-- Dataset entries --
╭──

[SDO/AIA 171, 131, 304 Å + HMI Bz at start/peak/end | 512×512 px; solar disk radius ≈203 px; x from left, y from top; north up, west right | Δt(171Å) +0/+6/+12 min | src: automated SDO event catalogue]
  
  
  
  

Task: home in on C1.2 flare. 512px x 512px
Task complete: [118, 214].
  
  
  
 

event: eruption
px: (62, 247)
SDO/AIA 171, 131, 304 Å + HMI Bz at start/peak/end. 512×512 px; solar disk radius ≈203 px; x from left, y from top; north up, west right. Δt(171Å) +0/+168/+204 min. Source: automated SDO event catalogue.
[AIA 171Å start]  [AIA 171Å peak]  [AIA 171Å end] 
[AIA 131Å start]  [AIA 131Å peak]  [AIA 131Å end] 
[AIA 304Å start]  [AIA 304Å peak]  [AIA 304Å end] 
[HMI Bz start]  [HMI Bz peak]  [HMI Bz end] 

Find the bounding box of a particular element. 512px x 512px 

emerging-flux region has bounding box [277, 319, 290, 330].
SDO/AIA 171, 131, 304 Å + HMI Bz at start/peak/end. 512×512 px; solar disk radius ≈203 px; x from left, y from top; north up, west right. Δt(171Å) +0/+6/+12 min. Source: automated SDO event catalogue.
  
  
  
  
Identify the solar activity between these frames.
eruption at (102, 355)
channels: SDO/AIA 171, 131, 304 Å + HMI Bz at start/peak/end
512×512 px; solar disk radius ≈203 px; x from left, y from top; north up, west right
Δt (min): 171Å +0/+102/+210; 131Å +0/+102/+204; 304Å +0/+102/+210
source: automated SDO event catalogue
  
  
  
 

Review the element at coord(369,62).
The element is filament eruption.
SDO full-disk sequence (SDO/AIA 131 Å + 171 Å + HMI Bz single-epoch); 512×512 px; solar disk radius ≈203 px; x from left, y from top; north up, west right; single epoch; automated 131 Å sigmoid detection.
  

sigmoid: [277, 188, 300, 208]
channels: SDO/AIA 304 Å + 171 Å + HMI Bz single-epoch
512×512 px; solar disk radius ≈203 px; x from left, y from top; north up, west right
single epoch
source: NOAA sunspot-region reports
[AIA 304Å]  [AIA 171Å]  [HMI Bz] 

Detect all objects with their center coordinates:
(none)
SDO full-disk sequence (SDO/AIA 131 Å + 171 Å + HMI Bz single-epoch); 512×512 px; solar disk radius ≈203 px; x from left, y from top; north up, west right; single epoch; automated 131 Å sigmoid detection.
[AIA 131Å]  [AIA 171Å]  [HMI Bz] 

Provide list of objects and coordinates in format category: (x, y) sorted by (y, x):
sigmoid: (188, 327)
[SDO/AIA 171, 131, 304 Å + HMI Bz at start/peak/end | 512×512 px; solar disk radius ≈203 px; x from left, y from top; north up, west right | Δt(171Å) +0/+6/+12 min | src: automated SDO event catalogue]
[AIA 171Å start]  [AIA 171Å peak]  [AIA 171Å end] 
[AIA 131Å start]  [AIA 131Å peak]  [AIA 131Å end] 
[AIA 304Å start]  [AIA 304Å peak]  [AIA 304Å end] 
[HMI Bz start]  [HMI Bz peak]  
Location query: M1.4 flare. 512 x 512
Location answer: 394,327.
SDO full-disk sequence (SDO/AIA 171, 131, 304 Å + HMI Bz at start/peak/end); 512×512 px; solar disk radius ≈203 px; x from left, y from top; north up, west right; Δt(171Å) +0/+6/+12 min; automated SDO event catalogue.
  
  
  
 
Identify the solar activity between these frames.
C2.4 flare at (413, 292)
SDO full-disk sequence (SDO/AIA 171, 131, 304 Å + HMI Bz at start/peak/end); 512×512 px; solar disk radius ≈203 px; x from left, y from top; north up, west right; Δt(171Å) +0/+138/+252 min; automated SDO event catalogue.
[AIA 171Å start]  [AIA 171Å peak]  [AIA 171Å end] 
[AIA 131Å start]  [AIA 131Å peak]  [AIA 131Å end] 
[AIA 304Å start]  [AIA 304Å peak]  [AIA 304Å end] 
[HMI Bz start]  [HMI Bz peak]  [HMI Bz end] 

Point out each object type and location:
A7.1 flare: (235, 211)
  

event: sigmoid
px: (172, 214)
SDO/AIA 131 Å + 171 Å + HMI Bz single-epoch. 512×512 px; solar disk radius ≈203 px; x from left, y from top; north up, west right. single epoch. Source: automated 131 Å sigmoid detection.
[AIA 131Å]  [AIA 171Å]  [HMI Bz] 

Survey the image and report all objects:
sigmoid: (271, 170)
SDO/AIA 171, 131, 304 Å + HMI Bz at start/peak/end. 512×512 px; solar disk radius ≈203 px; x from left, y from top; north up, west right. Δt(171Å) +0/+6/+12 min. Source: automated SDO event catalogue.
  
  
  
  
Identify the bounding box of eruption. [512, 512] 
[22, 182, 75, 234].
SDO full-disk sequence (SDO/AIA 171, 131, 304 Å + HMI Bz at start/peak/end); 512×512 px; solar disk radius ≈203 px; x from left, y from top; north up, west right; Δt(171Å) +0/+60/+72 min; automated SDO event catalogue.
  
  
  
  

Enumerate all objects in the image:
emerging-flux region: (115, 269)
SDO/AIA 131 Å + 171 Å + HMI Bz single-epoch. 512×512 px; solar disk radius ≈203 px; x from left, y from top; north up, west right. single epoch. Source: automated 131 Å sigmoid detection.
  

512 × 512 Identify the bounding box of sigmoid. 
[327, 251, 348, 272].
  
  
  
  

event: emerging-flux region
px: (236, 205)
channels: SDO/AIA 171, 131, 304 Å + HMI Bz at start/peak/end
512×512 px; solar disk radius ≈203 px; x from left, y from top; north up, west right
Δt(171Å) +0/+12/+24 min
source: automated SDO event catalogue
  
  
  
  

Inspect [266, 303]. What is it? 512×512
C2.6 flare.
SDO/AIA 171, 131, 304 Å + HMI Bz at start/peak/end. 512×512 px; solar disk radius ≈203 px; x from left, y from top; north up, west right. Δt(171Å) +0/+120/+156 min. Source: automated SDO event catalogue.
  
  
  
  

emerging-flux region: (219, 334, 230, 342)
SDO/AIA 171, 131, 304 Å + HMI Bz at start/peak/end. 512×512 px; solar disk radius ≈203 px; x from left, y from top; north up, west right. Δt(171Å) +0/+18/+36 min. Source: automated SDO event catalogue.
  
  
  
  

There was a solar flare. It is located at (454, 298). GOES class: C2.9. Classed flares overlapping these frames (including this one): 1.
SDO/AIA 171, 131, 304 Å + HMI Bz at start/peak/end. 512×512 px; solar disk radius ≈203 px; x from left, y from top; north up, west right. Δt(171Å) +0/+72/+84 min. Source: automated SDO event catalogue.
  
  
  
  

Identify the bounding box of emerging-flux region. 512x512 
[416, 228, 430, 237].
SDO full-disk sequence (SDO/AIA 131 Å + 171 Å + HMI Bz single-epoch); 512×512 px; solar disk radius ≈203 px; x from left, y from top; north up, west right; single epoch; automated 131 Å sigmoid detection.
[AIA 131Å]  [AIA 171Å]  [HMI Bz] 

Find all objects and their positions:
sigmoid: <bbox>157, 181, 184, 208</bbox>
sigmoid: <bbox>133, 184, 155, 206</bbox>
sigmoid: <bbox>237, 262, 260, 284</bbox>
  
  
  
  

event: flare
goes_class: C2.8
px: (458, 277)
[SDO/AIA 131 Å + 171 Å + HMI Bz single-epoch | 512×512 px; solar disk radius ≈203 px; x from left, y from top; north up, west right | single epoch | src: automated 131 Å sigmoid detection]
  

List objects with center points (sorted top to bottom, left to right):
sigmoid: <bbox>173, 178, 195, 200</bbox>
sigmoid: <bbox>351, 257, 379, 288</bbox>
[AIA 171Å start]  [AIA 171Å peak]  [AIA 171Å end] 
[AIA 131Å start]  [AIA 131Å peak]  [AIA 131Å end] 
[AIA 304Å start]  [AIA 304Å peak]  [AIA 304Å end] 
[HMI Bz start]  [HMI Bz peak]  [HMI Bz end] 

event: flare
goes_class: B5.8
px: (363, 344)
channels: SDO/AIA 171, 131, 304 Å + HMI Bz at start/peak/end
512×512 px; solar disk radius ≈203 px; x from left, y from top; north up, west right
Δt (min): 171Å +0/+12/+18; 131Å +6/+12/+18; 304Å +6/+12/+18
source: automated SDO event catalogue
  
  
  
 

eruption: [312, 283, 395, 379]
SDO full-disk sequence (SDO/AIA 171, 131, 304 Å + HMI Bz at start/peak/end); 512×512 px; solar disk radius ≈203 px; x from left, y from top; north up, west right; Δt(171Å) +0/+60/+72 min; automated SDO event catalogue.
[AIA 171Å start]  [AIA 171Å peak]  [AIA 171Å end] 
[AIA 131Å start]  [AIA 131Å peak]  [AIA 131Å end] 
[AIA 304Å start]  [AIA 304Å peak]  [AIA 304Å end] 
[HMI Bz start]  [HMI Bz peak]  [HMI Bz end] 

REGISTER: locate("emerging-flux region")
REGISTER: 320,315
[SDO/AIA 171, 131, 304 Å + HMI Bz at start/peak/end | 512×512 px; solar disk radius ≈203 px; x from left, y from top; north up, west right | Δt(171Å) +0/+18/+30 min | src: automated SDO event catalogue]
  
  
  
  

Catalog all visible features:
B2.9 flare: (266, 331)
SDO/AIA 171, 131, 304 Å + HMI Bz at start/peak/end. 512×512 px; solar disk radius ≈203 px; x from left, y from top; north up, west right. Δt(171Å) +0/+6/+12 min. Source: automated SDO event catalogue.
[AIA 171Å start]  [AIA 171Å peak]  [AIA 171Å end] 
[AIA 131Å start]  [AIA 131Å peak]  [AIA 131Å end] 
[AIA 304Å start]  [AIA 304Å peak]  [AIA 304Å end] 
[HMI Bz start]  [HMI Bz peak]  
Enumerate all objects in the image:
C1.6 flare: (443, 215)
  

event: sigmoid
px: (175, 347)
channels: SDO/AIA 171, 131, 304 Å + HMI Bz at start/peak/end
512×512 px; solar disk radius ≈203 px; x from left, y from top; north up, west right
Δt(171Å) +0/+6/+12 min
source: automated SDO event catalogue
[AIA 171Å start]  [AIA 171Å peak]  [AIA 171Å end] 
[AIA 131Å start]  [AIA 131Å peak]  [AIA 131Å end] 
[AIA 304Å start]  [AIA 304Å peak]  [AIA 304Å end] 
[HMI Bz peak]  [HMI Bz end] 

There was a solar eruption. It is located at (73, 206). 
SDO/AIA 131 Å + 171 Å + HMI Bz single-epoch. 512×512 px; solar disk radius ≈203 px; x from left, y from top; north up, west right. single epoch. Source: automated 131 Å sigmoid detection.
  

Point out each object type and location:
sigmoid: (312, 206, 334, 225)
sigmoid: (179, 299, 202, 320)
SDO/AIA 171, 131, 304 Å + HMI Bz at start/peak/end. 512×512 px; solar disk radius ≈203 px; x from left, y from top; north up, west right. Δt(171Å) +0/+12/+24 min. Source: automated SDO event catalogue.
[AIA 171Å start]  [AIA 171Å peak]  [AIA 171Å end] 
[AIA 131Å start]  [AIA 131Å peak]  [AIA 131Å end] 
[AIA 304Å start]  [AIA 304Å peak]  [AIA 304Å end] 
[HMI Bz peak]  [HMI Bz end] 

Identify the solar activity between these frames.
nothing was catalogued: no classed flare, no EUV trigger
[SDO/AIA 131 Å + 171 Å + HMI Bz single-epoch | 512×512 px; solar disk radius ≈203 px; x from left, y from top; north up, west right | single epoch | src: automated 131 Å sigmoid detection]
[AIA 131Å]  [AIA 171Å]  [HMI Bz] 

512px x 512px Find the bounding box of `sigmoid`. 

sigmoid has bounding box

╰──

-- Goal of the exercise --
Going through the data above, return each line with the word "Task".

-- Written reply --
Task: home in on C1.2 flare. 512px x 512px
Task complete: [118, 214].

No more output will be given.